Inter-op: run independent branches concurrently (e.g., ResNet skip path and conv path).
Pipelining: overlap compute and IO (prefetch next tile while computing current).

Memory Layout & Strides Matter

Choose layouts (e.g., NCHW, NHWC) that match kernel expectations to avoid implicit transposes.
Align tensors and pad to avoid bank conflicts/misaligned accesses.
Sometimes a layout transform upfront unlocks faster fused kernels downstream.

Example: Conv → Bias → ReLU

Naive: three passes over output feature map (conv, add bias, relu).
Fused: while writing each output tile from conv accumulation, add bias and apply ReLU in-register, then store once.

Result: less bandwidth, fewer launches, better cache hit rate.

Worked Example: A Tiny Forward Pass

Let $y = \mathrm{ReLU}(W x + b)$ , with shapes $W \in \mathbb{R}^{M\times K}, x \in \mathbb{R}^{K}, b \in \mathbb{R}^{M}$ .

Planner: Picks GEMM variant (e.g., tensor cores if fp16).
Tiling: Block over $M$ in chunks $T_M$ , over $K$ in $T_K$ .
Fusion: Accumulate $Wx$ into registers; add $b$ and apply ReLU before store.
Schedule: Launch enough thread blocks to cover all $M$ -tiles; overlap global reads of $W$ and chunks of $x$ .

Where Compilers Fit (XLA, Inductor, TVM, Glow)

Graph IR: High-level ops (HLO, FX, Relay)
Passes: Canonicalize, fuse, constant-fold, layout and dtype propagation
Lowering: Emit kernels (Triton/CUDA) or call libraries
Auto-tuning: Search tile sizes, unroll factors, vectorization for your shapes/hardware

Practical Tips

Prefer fusable patterns: bias + activation right after GEMM/Conv.
Keep tensors in friendly dtypes/layouts (e.g., fp16/bf16 when safe).
Batch work where possible (larger batches = higher utilization).
Avoid shape polymorphism in hot loops when it prevents fusion/specialization.

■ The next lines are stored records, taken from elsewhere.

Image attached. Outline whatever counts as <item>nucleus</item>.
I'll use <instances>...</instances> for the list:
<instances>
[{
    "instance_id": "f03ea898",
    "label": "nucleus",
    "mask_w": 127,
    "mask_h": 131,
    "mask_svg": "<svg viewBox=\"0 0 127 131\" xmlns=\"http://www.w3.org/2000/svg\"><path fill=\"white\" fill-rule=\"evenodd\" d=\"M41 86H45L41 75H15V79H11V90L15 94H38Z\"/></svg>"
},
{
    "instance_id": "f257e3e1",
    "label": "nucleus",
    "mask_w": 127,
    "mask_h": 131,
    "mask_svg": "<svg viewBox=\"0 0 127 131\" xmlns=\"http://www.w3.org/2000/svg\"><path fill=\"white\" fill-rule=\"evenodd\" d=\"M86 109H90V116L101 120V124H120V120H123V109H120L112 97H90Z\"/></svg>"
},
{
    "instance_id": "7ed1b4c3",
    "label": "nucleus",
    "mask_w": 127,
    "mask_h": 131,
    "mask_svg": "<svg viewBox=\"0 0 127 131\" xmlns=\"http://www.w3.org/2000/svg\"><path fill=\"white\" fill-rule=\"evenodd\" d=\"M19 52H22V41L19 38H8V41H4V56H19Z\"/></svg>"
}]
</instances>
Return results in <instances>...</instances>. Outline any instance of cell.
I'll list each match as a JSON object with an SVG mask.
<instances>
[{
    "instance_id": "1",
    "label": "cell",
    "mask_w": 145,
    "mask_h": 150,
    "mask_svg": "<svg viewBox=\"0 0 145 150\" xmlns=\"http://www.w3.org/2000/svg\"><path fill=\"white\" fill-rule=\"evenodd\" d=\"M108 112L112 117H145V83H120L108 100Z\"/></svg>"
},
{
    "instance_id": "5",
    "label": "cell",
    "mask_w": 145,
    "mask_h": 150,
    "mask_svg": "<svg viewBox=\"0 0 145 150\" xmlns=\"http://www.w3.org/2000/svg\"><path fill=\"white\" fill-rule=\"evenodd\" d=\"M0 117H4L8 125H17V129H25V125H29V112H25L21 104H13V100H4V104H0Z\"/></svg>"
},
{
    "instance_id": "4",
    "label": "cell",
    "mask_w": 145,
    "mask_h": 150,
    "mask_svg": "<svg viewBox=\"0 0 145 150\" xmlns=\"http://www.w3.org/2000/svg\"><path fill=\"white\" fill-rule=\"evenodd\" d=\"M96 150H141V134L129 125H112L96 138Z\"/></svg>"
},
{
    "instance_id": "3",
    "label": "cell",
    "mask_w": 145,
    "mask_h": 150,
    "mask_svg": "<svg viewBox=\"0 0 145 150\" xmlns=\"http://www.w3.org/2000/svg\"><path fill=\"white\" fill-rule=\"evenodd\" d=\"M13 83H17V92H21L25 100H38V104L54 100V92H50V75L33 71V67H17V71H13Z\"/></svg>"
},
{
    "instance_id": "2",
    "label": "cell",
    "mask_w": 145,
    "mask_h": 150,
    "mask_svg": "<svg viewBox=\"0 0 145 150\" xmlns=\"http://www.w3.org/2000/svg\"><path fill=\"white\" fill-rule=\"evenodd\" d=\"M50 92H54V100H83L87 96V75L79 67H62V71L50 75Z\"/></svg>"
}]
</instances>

A Note on Training vs Inference

Inference leans harder on fusion & quantization (stable shapes).
Training adds backward graphs + optimizer ops; compilers still fuse, but need to preserve grads and often deal with more dynamic shapes.

Glossary

Operator (Op): Primitive computation (MatMul, Conv, Add, ReLU).
Kernel: Compiled implementation of an op on a device.
Fusion: Combine ops into one kernel to reduce memory traffic.
Tiling/Blocking: Split work to fit fast memory and maximize reuse.
Layout: Tensor memory order (e.g., NCHW).
Scheduler: Decides op order/parallel execution respecting deps.

Key Takeaways

The fastest models move data the least.
Graphs enable global reasoning; fusion/tiling realize local efficiency.
Understanding these ideas makes you a better practitioner—even if you never write a kernel.